#### Challenge:
Copy all of the rows below word for word, but leave the pictures out of your copy.

[start]

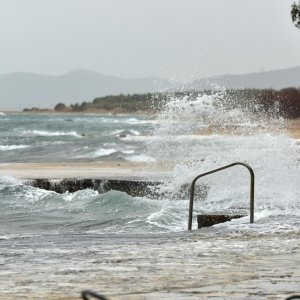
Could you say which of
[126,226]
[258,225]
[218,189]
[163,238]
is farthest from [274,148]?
[163,238]

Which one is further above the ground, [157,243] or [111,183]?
[157,243]

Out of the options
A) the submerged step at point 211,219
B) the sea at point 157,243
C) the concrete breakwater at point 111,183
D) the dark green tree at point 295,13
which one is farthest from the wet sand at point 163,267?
the dark green tree at point 295,13

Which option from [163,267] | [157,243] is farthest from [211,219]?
[163,267]

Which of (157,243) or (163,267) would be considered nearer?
(163,267)

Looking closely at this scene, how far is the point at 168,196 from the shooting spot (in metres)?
19.1

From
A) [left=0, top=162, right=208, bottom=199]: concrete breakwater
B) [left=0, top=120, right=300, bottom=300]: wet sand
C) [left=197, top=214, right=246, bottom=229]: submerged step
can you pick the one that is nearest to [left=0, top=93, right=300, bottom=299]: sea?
[left=0, top=120, right=300, bottom=300]: wet sand

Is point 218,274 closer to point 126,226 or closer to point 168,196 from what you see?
point 126,226

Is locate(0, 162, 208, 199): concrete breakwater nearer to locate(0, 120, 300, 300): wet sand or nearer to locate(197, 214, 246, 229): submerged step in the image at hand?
locate(197, 214, 246, 229): submerged step

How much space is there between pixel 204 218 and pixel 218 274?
536 cm

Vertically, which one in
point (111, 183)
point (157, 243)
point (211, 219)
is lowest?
point (111, 183)

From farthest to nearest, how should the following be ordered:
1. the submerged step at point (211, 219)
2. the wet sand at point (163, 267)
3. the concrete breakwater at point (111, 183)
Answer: the concrete breakwater at point (111, 183) < the submerged step at point (211, 219) < the wet sand at point (163, 267)

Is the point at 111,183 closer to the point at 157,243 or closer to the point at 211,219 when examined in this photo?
the point at 211,219

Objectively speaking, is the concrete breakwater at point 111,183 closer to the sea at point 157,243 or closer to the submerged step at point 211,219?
the sea at point 157,243

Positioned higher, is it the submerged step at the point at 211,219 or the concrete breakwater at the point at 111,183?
the submerged step at the point at 211,219
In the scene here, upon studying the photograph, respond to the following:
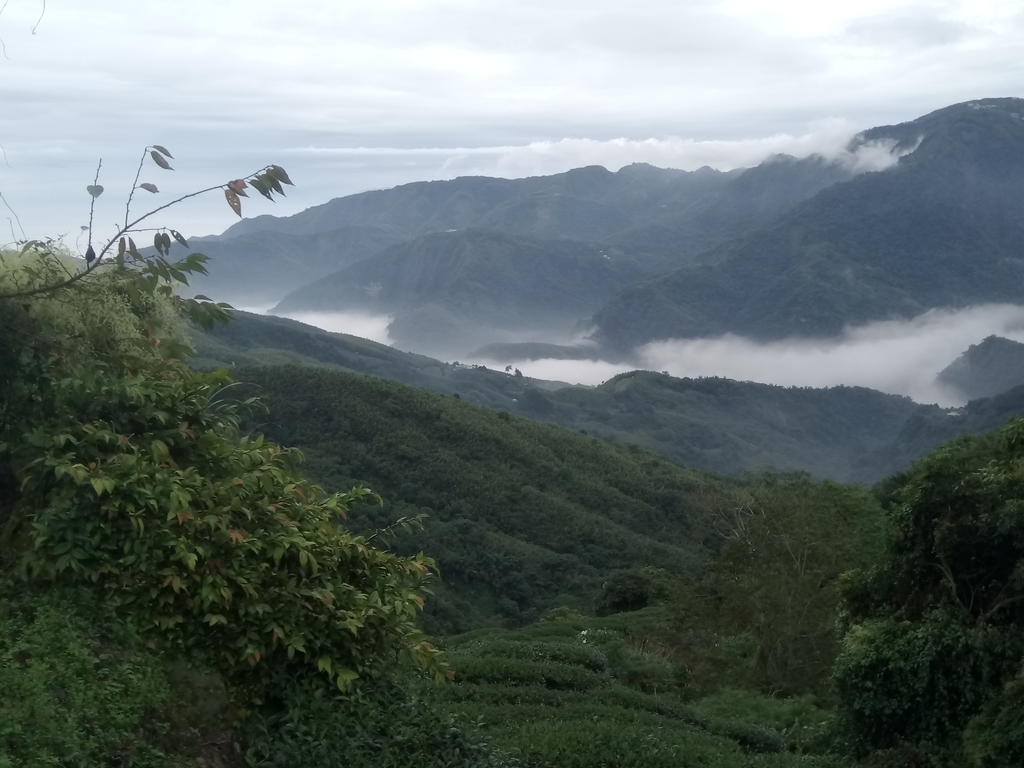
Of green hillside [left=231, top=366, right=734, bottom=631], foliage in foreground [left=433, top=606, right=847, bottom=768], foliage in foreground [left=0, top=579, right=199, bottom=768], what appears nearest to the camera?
foliage in foreground [left=0, top=579, right=199, bottom=768]

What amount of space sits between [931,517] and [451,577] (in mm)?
47600

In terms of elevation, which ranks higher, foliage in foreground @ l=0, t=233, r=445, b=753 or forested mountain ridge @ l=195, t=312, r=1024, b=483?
foliage in foreground @ l=0, t=233, r=445, b=753

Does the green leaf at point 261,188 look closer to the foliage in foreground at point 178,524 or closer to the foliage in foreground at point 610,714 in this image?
the foliage in foreground at point 178,524

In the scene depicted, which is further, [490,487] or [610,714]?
[490,487]

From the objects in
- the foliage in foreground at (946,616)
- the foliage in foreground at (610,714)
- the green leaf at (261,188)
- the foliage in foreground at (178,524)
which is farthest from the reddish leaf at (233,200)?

[end]

#### Answer to this exercise:
Could you say which of
[126,226]
[258,225]
[218,189]
[163,238]
is farthest from [274,148]?
[163,238]

Which one is further above the ground, [157,243] or [111,183]?
[157,243]

Out of the options
A) the submerged step at point 211,219
B) the sea at point 157,243
C) the concrete breakwater at point 111,183
D) the dark green tree at point 295,13
which one is farthest from the wet sand at point 163,267?
the dark green tree at point 295,13

Which option from [163,267] | [157,243] is farthest from [211,219]?
[163,267]

Which of (157,243) or (163,267) would be considered nearer?
(163,267)

Looking closely at this scene, how far is the point at 168,196 from the shooting spot (in metres)?
19.1

From
A) [left=0, top=162, right=208, bottom=199]: concrete breakwater
B) [left=0, top=120, right=300, bottom=300]: wet sand
C) [left=197, top=214, right=246, bottom=229]: submerged step
can you pick the one that is nearest to [left=0, top=93, right=300, bottom=299]: sea?
[left=0, top=120, right=300, bottom=300]: wet sand

Is point 218,274 closer to point 126,226 or closer to point 168,196 from what you see?
point 126,226

Is locate(0, 162, 208, 199): concrete breakwater nearer to locate(0, 120, 300, 300): wet sand or nearer to locate(197, 214, 246, 229): submerged step in the image at hand?
locate(197, 214, 246, 229): submerged step

How much space is there between pixel 204 218 and pixel 218 274?
536 cm

Vertically, which one in
point (111, 183)
point (157, 243)
point (211, 219)
is lowest?
point (111, 183)

From farthest to nearest, how should the following be ordered:
1. the submerged step at point (211, 219)
2. the wet sand at point (163, 267)
3. the concrete breakwater at point (111, 183)
Answer: the concrete breakwater at point (111, 183) < the submerged step at point (211, 219) < the wet sand at point (163, 267)

Is the point at 111,183 closer to the point at 157,243 or closer to the point at 211,219 when examined in this photo?
the point at 211,219

Objectively speaking, is the concrete breakwater at point 111,183 closer to the sea at point 157,243 or closer to the submerged step at point 211,219?
the sea at point 157,243

Positioned higher, is it the submerged step at the point at 211,219 or the concrete breakwater at the point at 111,183?
the submerged step at the point at 211,219
In the scene here, upon studying the photograph, respond to the following:
Of green hillside [left=231, top=366, right=734, bottom=631], foliage in foreground [left=433, top=606, right=847, bottom=768], foliage in foreground [left=0, top=579, right=199, bottom=768], what appears nearest to the camera?
foliage in foreground [left=0, top=579, right=199, bottom=768]

What amount of space sits between [931,517] and [451,577] (in mm)?
47600

In terms of elevation, which ranks higher, foliage in foreground @ l=0, t=233, r=445, b=753 or forested mountain ridge @ l=195, t=312, r=1024, b=483?
foliage in foreground @ l=0, t=233, r=445, b=753

Does the green leaf at point 261,188 look closer to the foliage in foreground at point 178,524 or closer to the foliage in foreground at point 610,714 in this image?
the foliage in foreground at point 178,524

In the scene depicted, which is further, [490,487] or [610,714]?
[490,487]

From the objects in
- the foliage in foreground at (946,616)
- the foliage in foreground at (610,714)
- the green leaf at (261,188)
- the foliage in foreground at (178,524)
which is farthest from the reddish leaf at (233,200)?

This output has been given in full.